ASSIGNMENT: From the line below that contains "class: Aves" to the line that contains "scientific name: Odocoileus virginianus", repeat every line exactly, both ends included, and nothing else.

TASK DATA:
● ● ● ●
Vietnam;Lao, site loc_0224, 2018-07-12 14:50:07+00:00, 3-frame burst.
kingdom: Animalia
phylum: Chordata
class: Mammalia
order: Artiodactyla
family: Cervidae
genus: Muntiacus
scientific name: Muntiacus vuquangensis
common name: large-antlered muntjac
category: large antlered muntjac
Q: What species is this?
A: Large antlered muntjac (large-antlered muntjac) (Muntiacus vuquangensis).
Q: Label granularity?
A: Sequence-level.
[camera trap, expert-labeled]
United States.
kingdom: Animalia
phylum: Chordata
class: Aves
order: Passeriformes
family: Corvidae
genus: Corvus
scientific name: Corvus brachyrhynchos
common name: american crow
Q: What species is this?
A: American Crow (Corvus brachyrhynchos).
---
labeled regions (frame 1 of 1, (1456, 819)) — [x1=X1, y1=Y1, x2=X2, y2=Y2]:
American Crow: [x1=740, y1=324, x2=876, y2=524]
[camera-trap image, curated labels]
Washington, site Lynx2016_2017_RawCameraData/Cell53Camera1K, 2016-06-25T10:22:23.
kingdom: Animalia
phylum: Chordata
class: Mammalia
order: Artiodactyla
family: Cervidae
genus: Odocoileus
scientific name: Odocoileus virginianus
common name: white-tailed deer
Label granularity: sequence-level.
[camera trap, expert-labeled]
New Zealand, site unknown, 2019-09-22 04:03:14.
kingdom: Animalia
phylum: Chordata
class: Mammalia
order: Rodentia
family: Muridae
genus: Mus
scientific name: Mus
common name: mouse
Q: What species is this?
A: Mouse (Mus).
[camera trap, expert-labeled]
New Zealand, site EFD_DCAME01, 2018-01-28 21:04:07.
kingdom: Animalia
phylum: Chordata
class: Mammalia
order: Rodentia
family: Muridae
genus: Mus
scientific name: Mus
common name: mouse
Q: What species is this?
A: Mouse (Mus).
● ● ● ●
TASK OUTPUT:
class: Aves
order: Passeriformes
family: Corvidae
genus: Corvus
scientific name: Corvus brachyrhynchos
common name: american crow
Q: What species is this?
A: American Crow (Corvus brachyrhynchos).
---
labeled regions (frame 1 of 1, (1456, 819)) — [x1=X1, y1=Y1, x2=X2, y2=Y2]:
American Crow: [x1=740, y1=324, x2=876, y2=524]
[camera-trap image, curated labels]
Washington, site Lynx2016_2017_RawCameraData/Cell53Camera1K, 2016-06-25T10:22:23.
kingdom: Animalia
phylum: Chordata
class: Mammalia
order: Artiodactyla
family: Cervidae
genus: Odocoileus
scientific name: Odocoileus virginianus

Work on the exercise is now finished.